■ Exercise requirements
Lay out every line of the data below as a numbered list, leaving out the blank lines.

(Saved entries)

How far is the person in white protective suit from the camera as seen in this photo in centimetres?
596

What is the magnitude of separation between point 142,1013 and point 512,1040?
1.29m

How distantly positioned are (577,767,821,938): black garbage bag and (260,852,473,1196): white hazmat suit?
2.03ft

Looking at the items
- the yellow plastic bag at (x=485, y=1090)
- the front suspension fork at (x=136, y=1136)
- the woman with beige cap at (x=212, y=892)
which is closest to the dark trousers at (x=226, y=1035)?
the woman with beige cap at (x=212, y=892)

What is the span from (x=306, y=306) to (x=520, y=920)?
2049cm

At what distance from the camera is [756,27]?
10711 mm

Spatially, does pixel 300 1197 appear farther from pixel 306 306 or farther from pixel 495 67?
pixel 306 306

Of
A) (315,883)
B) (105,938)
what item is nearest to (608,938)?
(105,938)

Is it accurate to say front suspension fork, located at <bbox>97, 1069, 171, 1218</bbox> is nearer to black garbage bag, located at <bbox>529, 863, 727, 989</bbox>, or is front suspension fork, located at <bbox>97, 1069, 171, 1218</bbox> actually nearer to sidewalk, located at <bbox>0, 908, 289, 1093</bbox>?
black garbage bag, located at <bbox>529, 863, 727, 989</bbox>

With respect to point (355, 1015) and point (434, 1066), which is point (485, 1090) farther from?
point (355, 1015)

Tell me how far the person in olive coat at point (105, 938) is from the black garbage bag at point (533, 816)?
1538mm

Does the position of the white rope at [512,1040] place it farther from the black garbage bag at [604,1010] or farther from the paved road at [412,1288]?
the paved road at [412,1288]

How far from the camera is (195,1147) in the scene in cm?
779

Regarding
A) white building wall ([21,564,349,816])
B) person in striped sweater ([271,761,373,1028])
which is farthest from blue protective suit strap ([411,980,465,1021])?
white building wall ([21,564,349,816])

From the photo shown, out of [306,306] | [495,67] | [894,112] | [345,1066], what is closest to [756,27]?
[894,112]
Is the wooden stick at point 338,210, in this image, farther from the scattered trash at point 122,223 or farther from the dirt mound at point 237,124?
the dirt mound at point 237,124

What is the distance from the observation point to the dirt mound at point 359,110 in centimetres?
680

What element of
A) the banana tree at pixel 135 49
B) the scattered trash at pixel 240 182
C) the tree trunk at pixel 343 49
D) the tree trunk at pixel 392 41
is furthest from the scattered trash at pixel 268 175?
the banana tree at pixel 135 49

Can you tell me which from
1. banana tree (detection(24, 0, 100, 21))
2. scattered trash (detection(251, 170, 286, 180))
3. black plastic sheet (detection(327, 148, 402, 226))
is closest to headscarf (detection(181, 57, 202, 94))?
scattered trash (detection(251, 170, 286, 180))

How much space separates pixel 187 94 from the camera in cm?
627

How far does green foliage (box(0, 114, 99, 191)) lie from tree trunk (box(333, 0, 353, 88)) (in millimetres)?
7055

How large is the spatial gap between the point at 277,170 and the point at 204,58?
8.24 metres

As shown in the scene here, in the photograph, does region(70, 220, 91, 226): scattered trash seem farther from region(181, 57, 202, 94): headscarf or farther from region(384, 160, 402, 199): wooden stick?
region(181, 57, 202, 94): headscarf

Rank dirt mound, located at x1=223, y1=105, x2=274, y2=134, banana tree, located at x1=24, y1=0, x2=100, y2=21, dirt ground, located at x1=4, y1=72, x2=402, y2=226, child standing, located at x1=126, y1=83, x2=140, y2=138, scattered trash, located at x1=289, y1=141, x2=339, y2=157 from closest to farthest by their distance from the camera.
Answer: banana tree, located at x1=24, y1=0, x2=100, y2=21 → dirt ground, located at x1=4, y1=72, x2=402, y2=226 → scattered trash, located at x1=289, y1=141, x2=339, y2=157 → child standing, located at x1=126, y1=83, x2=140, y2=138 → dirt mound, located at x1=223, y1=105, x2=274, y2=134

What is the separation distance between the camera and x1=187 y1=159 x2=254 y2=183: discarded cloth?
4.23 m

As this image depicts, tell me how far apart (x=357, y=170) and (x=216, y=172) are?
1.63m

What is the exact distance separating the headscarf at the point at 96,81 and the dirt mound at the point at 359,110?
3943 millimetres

■ Solution to the problem
1. How far is the person in white protective suit from the camera as seen in this photo in centimetres?
2. 596
3. What is the magnitude of separation between point 142,1013 and point 512,1040?
4. 1.29m
5. How distantly positioned are (577,767,821,938): black garbage bag and (260,852,473,1196): white hazmat suit?
6. 2.03ft
7. Looking at the items
8. - the yellow plastic bag at (x=485, y=1090)
9. - the front suspension fork at (x=136, y=1136)
10. - the woman with beige cap at (x=212, y=892)
11. which is closest to the dark trousers at (x=226, y=1035)?
12. the woman with beige cap at (x=212, y=892)
13. What is the span from (x=306, y=306) to (x=520, y=920)?
14. 2049cm
15. At what distance from the camera is [756,27]?
16. 10711 mm
17. Spatially, does pixel 300 1197 appear farther from pixel 306 306 or farther from pixel 495 67?
18. pixel 306 306
19. Of
20. A) (315,883)
21. B) (105,938)
22. what item is nearest to (608,938)?
23. (105,938)
24. Is it accurate to say front suspension fork, located at <bbox>97, 1069, 171, 1218</bbox> is nearer to black garbage bag, located at <bbox>529, 863, 727, 989</bbox>, or is front suspension fork, located at <bbox>97, 1069, 171, 1218</bbox> actually nearer to sidewalk, located at <bbox>0, 908, 289, 1093</bbox>?
25. black garbage bag, located at <bbox>529, 863, 727, 989</bbox>
26. With respect to point (355, 1015) and point (434, 1066), which is point (485, 1090) farther from?
27. point (355, 1015)
28. Tell me how far the person in olive coat at point (105, 938) is from the black garbage bag at point (533, 816)?
29. 1538mm
30. Does the position of the white rope at [512,1040] place it farther from the black garbage bag at [604,1010] or farther from the paved road at [412,1288]?
31. the paved road at [412,1288]
32. How far from the camera is (195,1147) in the scene in cm?
33. 779
34. Regarding
35. A) white building wall ([21,564,349,816])
36. B) person in striped sweater ([271,761,373,1028])
37. which is farthest from blue protective suit strap ([411,980,465,1021])?
38. white building wall ([21,564,349,816])
39. From the photo shown, out of [306,306] | [495,67] | [894,112] | [345,1066], what is closest to [756,27]?
40. [894,112]
41. Is the wooden stick at point 338,210, in this image, farther from the scattered trash at point 122,223 or farther from the dirt mound at point 237,124?
42. the dirt mound at point 237,124
43. What is the distance from the observation point to the dirt mound at point 359,110 in centimetres?
44. 680
45. What element of
46. A) the banana tree at pixel 135 49
47. B) the scattered trash at pixel 240 182
48. C) the tree trunk at pixel 343 49
49. D) the tree trunk at pixel 392 41
50. is furthest from the scattered trash at pixel 268 175?
51. the banana tree at pixel 135 49
52. Can you tell me which from
53. 1. banana tree (detection(24, 0, 100, 21))
54. 2. scattered trash (detection(251, 170, 286, 180))
55. 3. black plastic sheet (detection(327, 148, 402, 226))
56. is closest to headscarf (detection(181, 57, 202, 94))?
57. scattered trash (detection(251, 170, 286, 180))
58. How much space separates pixel 187 94 from the camera in cm?
59. 627
60. How far does green foliage (box(0, 114, 99, 191)) lie from tree trunk (box(333, 0, 353, 88)) (in millimetres)?
61. 7055
62. How large is the spatial gap between the point at 277,170 and the point at 204,58?
63. 8.24 metres
64. As shown in the scene here, in the photograph, does region(70, 220, 91, 226): scattered trash seem farther from region(181, 57, 202, 94): headscarf or farther from region(384, 160, 402, 199): wooden stick?
65. region(181, 57, 202, 94): headscarf
66. Rank dirt mound, located at x1=223, y1=105, x2=274, y2=134, banana tree, located at x1=24, y1=0, x2=100, y2=21, dirt ground, located at x1=4, y1=72, x2=402, y2=226, child standing, located at x1=126, y1=83, x2=140, y2=138, scattered trash, located at x1=289, y1=141, x2=339, y2=157 from closest to farthest by their distance from the camera.
67. Answer: banana tree, located at x1=24, y1=0, x2=100, y2=21 → dirt ground, located at x1=4, y1=72, x2=402, y2=226 → scattered trash, located at x1=289, y1=141, x2=339, y2=157 → child standing, located at x1=126, y1=83, x2=140, y2=138 → dirt mound, located at x1=223, y1=105, x2=274, y2=134
68. What is the separation distance between the camera and x1=187 y1=159 x2=254 y2=183: discarded cloth?
69. 4.23 m
70. As this image depicts, tell me how far apart (x=357, y=170) and (x=216, y=172) are?
71. 1.63m
72. What is the exact distance separating the headscarf at the point at 96,81 and the dirt mound at the point at 359,110?
73. 3943 millimetres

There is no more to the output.